BestLLMfor EN Your hardware. Your LLM. Your call.
FRQuelLLM.fr
Guide · 2026-05-16

Two RTX 3090s for Local LLM — Real Throughput vs $5k Cost

Two used RTX 3090s deliver 48 GB of pooled VRAM under $2,000. We benchmark whether a complete dual-3090 build clears the throughput bar to justify $5,000 in May 2026.

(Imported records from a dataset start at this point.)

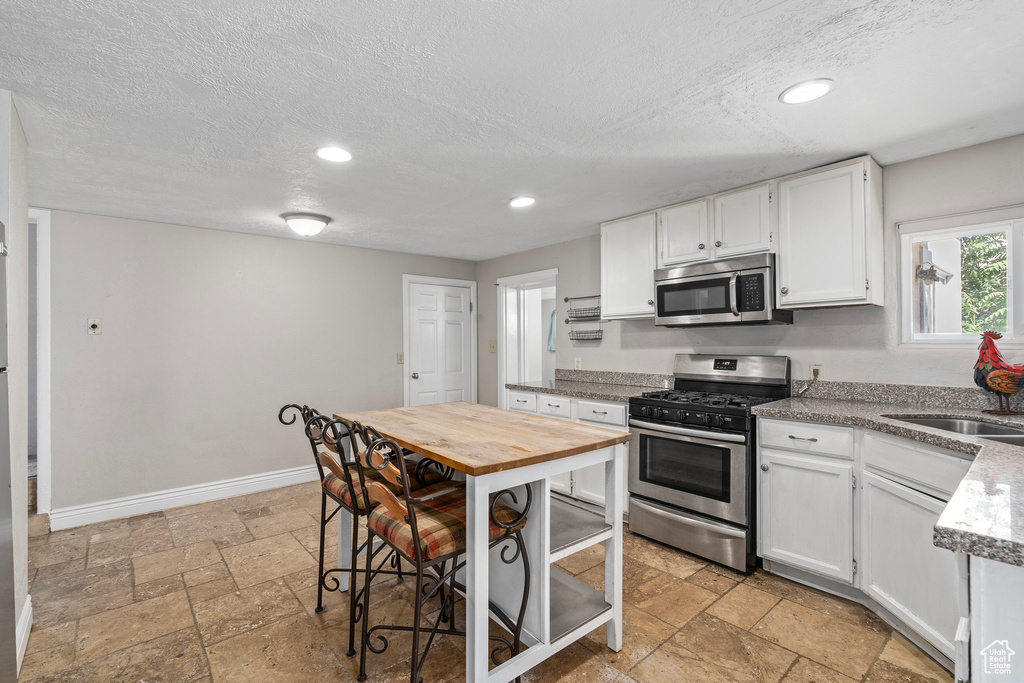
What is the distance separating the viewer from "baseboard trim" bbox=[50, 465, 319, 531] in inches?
135

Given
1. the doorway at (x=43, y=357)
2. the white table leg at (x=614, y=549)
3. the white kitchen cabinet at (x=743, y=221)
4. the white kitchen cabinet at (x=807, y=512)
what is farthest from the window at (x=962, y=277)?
the doorway at (x=43, y=357)

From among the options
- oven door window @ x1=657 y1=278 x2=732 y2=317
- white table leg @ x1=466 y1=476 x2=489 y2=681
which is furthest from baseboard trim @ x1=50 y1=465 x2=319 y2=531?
oven door window @ x1=657 y1=278 x2=732 y2=317

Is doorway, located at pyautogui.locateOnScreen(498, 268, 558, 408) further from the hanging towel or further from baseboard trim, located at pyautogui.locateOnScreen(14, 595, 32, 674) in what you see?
baseboard trim, located at pyautogui.locateOnScreen(14, 595, 32, 674)

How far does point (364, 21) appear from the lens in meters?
1.47

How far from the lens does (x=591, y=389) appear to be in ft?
12.5

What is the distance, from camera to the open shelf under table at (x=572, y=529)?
1833 millimetres

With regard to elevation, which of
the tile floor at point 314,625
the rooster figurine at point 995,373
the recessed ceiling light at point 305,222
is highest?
the recessed ceiling light at point 305,222

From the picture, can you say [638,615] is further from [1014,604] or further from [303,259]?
[303,259]

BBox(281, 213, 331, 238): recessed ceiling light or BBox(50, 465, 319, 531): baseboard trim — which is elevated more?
BBox(281, 213, 331, 238): recessed ceiling light

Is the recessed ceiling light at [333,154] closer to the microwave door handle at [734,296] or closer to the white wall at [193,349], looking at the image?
the white wall at [193,349]

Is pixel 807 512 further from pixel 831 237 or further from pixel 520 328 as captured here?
pixel 520 328

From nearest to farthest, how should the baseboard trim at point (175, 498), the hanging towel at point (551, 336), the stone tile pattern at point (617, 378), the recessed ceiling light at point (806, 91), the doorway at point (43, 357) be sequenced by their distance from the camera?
the recessed ceiling light at point (806, 91) < the doorway at point (43, 357) < the baseboard trim at point (175, 498) < the stone tile pattern at point (617, 378) < the hanging towel at point (551, 336)

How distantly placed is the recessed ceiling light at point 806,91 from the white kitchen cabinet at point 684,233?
3.78ft

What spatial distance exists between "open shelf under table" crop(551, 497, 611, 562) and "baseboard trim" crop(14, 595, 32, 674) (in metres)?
2.18
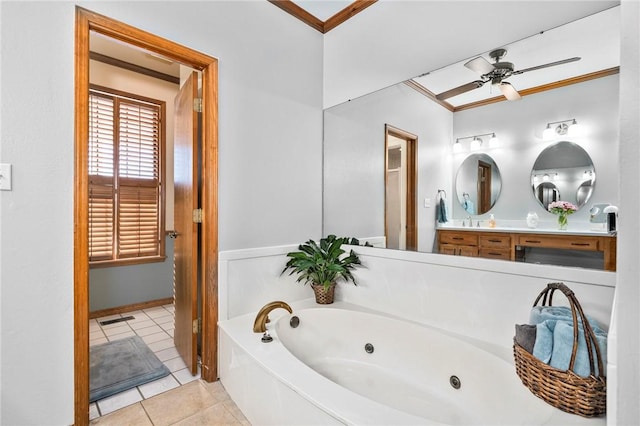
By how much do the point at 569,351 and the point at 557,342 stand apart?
1.6 inches

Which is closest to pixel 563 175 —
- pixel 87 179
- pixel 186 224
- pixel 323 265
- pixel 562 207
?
pixel 562 207

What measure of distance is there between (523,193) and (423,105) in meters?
0.89

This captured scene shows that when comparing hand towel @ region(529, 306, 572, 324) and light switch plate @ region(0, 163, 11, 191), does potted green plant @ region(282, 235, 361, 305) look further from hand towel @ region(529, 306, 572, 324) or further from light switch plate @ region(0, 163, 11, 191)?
light switch plate @ region(0, 163, 11, 191)

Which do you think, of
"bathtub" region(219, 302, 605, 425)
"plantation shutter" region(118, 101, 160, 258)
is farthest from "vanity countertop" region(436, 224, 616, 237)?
"plantation shutter" region(118, 101, 160, 258)

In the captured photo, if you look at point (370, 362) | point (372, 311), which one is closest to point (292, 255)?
point (372, 311)

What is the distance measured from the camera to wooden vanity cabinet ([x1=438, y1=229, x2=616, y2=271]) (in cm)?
142

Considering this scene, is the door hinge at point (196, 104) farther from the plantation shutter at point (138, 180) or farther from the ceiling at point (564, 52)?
the plantation shutter at point (138, 180)

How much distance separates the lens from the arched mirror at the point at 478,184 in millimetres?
1860

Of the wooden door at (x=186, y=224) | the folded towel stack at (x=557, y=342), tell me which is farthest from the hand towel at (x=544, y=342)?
the wooden door at (x=186, y=224)

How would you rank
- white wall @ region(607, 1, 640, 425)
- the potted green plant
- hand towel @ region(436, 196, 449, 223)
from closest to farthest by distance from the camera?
1. white wall @ region(607, 1, 640, 425)
2. hand towel @ region(436, 196, 449, 223)
3. the potted green plant

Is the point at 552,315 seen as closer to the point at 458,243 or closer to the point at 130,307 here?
the point at 458,243

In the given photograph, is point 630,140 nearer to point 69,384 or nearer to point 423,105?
point 423,105

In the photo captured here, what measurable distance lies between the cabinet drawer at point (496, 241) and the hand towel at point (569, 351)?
660mm

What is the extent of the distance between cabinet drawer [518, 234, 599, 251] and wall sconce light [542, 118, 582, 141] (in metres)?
0.53
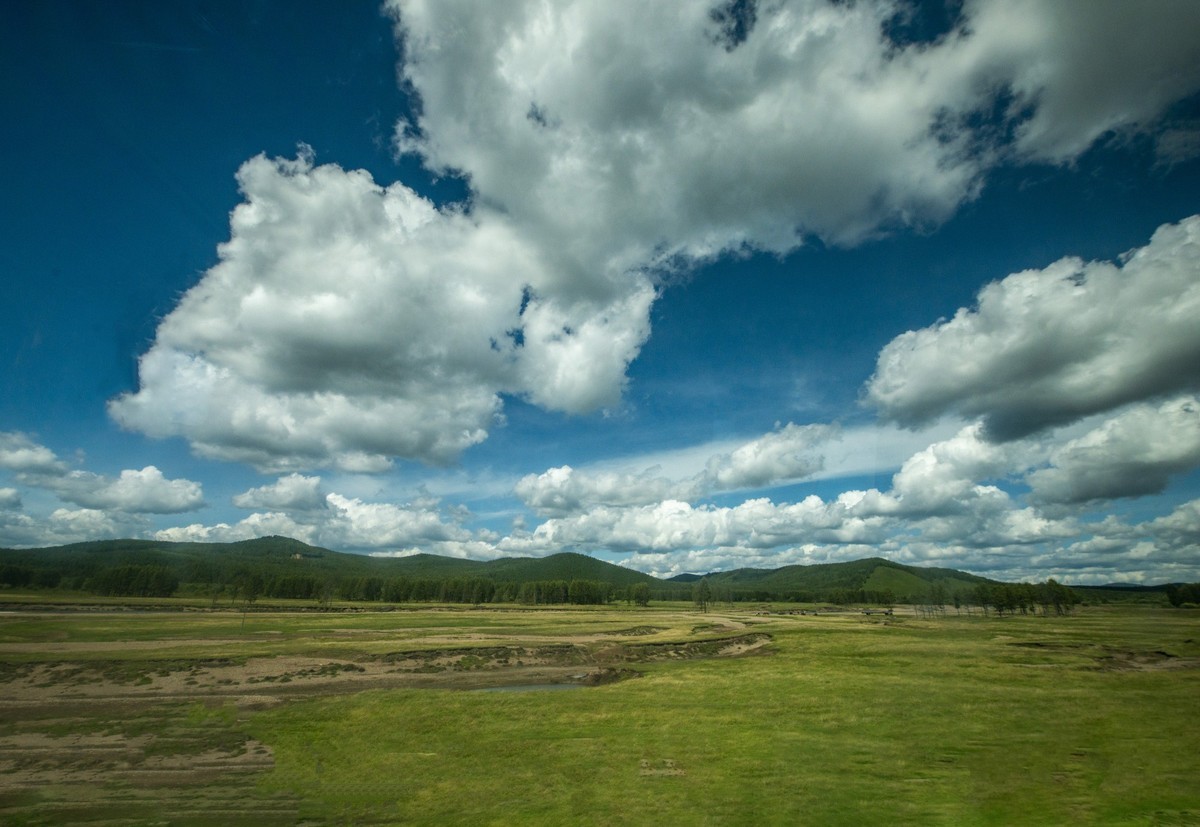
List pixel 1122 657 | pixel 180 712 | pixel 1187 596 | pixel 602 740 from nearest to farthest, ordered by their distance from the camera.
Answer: pixel 602 740
pixel 180 712
pixel 1122 657
pixel 1187 596

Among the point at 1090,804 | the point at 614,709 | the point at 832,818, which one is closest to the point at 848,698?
the point at 614,709

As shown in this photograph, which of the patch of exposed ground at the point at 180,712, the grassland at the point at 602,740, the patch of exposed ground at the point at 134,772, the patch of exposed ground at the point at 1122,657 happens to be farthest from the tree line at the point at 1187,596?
the patch of exposed ground at the point at 134,772

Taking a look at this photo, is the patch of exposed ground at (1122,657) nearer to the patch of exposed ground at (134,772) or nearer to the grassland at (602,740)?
the grassland at (602,740)

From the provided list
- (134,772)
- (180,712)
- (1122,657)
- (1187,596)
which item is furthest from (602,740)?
(1187,596)

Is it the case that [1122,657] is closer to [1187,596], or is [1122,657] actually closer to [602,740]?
[602,740]

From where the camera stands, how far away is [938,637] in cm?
8194

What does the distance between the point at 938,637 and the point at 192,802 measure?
90.9 m

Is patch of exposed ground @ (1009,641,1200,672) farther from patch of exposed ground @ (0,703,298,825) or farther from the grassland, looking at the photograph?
patch of exposed ground @ (0,703,298,825)

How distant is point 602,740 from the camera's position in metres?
26.3

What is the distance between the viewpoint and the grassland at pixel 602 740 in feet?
60.5

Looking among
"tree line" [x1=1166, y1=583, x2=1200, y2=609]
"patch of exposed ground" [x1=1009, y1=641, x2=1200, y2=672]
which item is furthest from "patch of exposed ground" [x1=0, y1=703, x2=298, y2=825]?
"tree line" [x1=1166, y1=583, x2=1200, y2=609]

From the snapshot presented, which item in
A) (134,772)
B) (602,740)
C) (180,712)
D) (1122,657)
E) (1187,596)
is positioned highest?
(1187,596)

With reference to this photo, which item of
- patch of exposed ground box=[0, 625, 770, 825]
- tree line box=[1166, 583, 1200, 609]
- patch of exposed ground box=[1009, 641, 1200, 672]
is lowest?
patch of exposed ground box=[0, 625, 770, 825]

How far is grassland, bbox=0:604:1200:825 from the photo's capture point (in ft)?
60.5
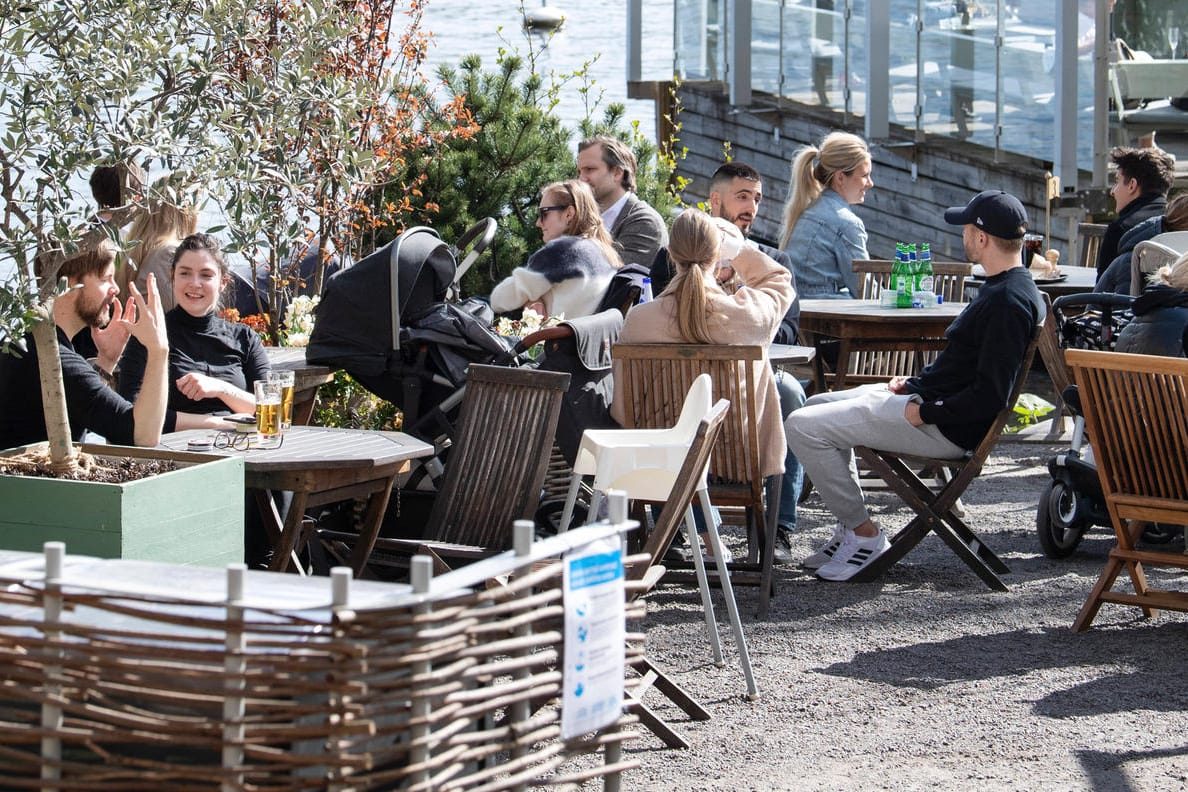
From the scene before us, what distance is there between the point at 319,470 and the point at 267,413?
0.98 ft

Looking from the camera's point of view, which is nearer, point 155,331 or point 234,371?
point 155,331

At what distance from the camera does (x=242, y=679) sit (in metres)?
2.31

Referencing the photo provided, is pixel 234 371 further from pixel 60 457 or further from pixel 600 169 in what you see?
pixel 600 169

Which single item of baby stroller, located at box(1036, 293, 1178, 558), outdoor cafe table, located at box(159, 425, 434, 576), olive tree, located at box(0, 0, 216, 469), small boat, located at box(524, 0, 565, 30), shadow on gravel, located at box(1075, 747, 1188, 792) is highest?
small boat, located at box(524, 0, 565, 30)

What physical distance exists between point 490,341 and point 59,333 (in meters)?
1.63

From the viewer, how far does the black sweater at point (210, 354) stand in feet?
17.1

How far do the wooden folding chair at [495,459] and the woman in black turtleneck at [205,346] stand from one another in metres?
0.58

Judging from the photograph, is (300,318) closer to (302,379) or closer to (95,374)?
(302,379)

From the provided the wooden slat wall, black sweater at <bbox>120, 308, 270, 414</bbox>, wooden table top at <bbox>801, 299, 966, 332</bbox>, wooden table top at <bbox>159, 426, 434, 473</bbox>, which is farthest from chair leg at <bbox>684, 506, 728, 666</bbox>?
the wooden slat wall

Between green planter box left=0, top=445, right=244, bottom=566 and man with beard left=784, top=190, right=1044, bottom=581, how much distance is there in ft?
9.07

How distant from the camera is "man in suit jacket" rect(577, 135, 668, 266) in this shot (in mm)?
7574

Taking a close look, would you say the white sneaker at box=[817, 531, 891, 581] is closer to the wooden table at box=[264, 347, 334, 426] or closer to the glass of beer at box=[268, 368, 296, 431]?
the wooden table at box=[264, 347, 334, 426]

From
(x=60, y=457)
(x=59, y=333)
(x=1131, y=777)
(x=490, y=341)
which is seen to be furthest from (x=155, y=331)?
(x=1131, y=777)

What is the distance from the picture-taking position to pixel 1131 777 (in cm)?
397
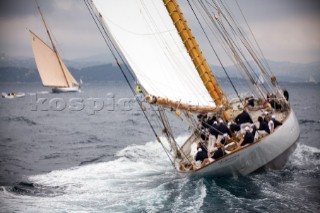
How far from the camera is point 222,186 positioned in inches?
698

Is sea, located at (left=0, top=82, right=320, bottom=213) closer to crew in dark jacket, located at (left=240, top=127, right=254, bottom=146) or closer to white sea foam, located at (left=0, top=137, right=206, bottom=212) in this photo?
white sea foam, located at (left=0, top=137, right=206, bottom=212)

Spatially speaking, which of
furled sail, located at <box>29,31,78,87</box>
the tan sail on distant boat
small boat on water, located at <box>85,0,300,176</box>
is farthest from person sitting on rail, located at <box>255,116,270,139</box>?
furled sail, located at <box>29,31,78,87</box>

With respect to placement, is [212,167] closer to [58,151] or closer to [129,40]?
[129,40]

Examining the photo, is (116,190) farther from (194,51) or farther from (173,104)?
(194,51)

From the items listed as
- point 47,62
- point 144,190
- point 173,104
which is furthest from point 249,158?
point 47,62

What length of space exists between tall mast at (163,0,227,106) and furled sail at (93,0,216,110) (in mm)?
249

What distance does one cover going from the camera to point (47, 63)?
268 ft

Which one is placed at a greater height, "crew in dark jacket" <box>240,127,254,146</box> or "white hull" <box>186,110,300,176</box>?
"crew in dark jacket" <box>240,127,254,146</box>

By Mohamed Meguedmi · 9 min read

Key takeaways

  • $5k is overkill in May 2026. A complete dual-RTX-3090 build lands at $3,500–$4,200 with current used-GPU prices ($700–$900 each), leaving headroom for a faster CPU or 128 GB of DDR5.
  • 48 GB of pooled VRAM runs Llama 3.3 70B Q4_K_M at 14–18 tok/s single-user, and Qwen3-Coder 32B Q8_0 at 32–40 tok/s — both comfortably above human reading speed.
  • NVLink helps less than the marketing implies for inference. Expect 2–6% gains on tensor-parallel workloads; for layer-split llama.cpp it is effectively zero.
  • The 3090 still beats the 5090 on $/GB-VRAM ($37/GB used vs $78/GB new) and crushes the RTX Pro 6000 on absolute price. The downsides are heat, power draw, and PCIe 4.0.
  • Skip the pair if you need to fine-tune anything past 13B. For training and full-precision research, the China-modded 4090 48 GB or a single RTX Pro 6000 are the rational picks.

The $5k budget, itemized

The $5,000 figure has become folklore on r/LocalLLaMA, but the math does not hold up in May 2026. Used RTX 3090s have settled around $750 on Reddit's hardware swap and eBay's sold-listings filter, with NVLink-capable Founders Edition and EVGA FTW3 cards trending toward $850. Here is the realistic bill of materials for a dual-3090 build today:

ComponentSpecificationUSD
GPU ×2RTX 3090 24 GB, used, FE/EVGA$1,500–$1,800
NVLink bridgeNVIDIA 3-slot, used$90–$130
CPURyzen 9 7900X (12C/24T)$340
MotherboardX670E, 2× PCIe 5.0 x8 bifurcation$430
RAM128 GB DDR5-5600 (4×32 GB)$380
Storage2 TB NVMe Gen4$150
PSU1500 W 80+ Titanium$380
Case + coolingOpen-frame or Phanteks Enthoo, 360 AIO$300
Total$3,570–$3,910

That leaves $1,000–$1,400 against the $5,000 cap. We recommend reallocating that envelope to either a Threadripper 7960X for legitimate PCIe 5.0 x16/x16 bifurcation, or to a third RTX 3090 for the truly committed — taking the build to 72 GB of VRAM and the ability to host Mixtral 8×22B at Q5_K_M with comfortable context.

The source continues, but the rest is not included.